Por Moisés Nai
Participé en un ejercicio cuyo propósito era evaluar la capacidad de grandes organizaciones para anticipar los cambios externos que más las impactaron. Para ello, se compararon sus anteriores planes estratégicos y sus presupuestos anuales con lo que en realidad pasaron.
El ejercicio reveló muchas cosas, pero hay tres que vale la pena destacar. La primera es que ninguna de las organizaciones estudiadas vio venir grandes eventos como la crisis financiera de 2008, el Brexit, la elección de Donald Trump o, por supuesto, la pandemia por Covid-19. La segunda es que, aun las que identificaron las tendencias que las afectarían, se equivocaron en sus cálculos de cuánto tardarían en sentir sus consecuencias. Todo pasó más rápido. La tercera es que una de las tendencias cuya velocidad más se subestimó fue la revolución digital.

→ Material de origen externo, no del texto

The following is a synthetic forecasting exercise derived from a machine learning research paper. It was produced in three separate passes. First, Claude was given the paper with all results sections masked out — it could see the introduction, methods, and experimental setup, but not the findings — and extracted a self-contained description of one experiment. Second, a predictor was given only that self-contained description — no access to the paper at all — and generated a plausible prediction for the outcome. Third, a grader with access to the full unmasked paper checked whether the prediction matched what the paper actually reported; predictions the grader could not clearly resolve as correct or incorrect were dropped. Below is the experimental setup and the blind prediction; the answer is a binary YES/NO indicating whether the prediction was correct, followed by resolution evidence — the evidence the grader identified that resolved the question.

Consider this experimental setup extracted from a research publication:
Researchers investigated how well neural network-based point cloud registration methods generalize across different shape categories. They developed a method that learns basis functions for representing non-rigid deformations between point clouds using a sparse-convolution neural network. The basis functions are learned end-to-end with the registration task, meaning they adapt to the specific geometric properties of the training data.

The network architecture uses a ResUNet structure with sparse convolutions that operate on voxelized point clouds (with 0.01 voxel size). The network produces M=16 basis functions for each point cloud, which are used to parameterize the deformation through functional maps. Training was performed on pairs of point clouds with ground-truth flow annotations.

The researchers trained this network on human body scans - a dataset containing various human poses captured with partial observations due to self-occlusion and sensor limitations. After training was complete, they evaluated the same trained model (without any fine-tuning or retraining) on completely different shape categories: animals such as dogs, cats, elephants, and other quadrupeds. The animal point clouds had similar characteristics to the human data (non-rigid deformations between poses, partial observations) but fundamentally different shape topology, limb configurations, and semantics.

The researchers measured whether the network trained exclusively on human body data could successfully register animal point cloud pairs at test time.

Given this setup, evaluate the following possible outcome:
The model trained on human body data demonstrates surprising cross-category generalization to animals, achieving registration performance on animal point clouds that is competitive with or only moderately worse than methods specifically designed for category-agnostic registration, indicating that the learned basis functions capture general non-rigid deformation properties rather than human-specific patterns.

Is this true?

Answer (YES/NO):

El impacto de las tecnologías digitales se ha amplificado gracias a la rápida diseminación de la Inteligencia Artificial, la robotización, Blockchain, el big data, y demás innovaciones en esta área. La preocupación es que la revolución digital va a destruir una enorme cantidad de puestos de trabajo y que, en las próximas décadas, se creará lo que el historiador Yuval Harari ha llamado “la clase inútil”, un grupo social perpetuamente desempleado al cual el resto de la sociedad deberá mantener.
El presidente John F. Kennedy alertó de que uno de los principales retos de la década de los 60 sería mantener el nivel de empleo al mismo tiempo que “las máquinas reemplazan hombres”. Estas ansiedades resultaron infundadas, ya que las nuevas tecnologías no sólo “reemplazaron hombres”, sino que crearon empleos en nuevas industrias. ¿Pasará lo mismo con la revolución digital? ¿Creará más empleos de los que destruirá? Joseph Schumpeter llamó a ese proceso la “destrucción creativa”.
Hay quienes argumentan que esta vez es distinto y que el shock tecnológico será más amplio y más veloz. De ser así, ¿qué hacer? Hasta ahora hay cuatro ideas.
La primera es el proteccionismo digital. Consiste en encarecer, a través de impuestos, aranceles y otros mecanismos, el uso de robots y tecnologías digitales que reducen el empleo. Esta es una mala idea. Las economías que desincentivan la adopción de nuevas tecnologías pierden competitividad y sufren importantes rezagos y distorsiones.
La segunda idea es reeducar a quienes han perdido su trabajo. Este es un encomiable objetivo y la mayoría de los países ya cuentan con programas para darle a los desempleados nuevas destrezas. Lamentablemente los resultados han sido limitados.
La tercera no es nueva: el empleo público. Cada vez que una sociedad experimenta un aumento drástico en su tasa de desocupación, el gobierno intenta paliar la situación creando puestos de trabajo que si bien no son necesarios, sirven para dar un ingreso a quienes lo perdieron. Puede ser viable como medida de emergencia temporal, pero su adopción como política permanente es onerosa, contraproducente e insostenible a largo plazo
La cuarta propuesta es garantizar un ingreso básico universal. Esto quiere decir que todos los adultos tendrán un ingreso mínimo asegurado y permanente, independientemente de si trabajan o no. Esta idea es muy costosa y puede desincentivar el trabajo. Pero si se usa para reemplazar subsidios ineficientes sus costos pueden ser reducidos.
La buena noticia es que quizás nada de esto haga falta. Hasta ahora no hay síntomas de que la destrucción creativa de Schumpeter haya desaparecido. Es perfectamente posible que estas nuevas tecnologías produzcan más y mejores empleos de los que destruirán. Los efectos de la pandemia sobre el empleo están aún por verse.
Pero si esta vez es diferente y los nuevos empleos no aparecen a tiempo, estaremos enfrentando uno de los mayores retos de este siglo. Por eso es urgente ir pensando qué hacer si sucede.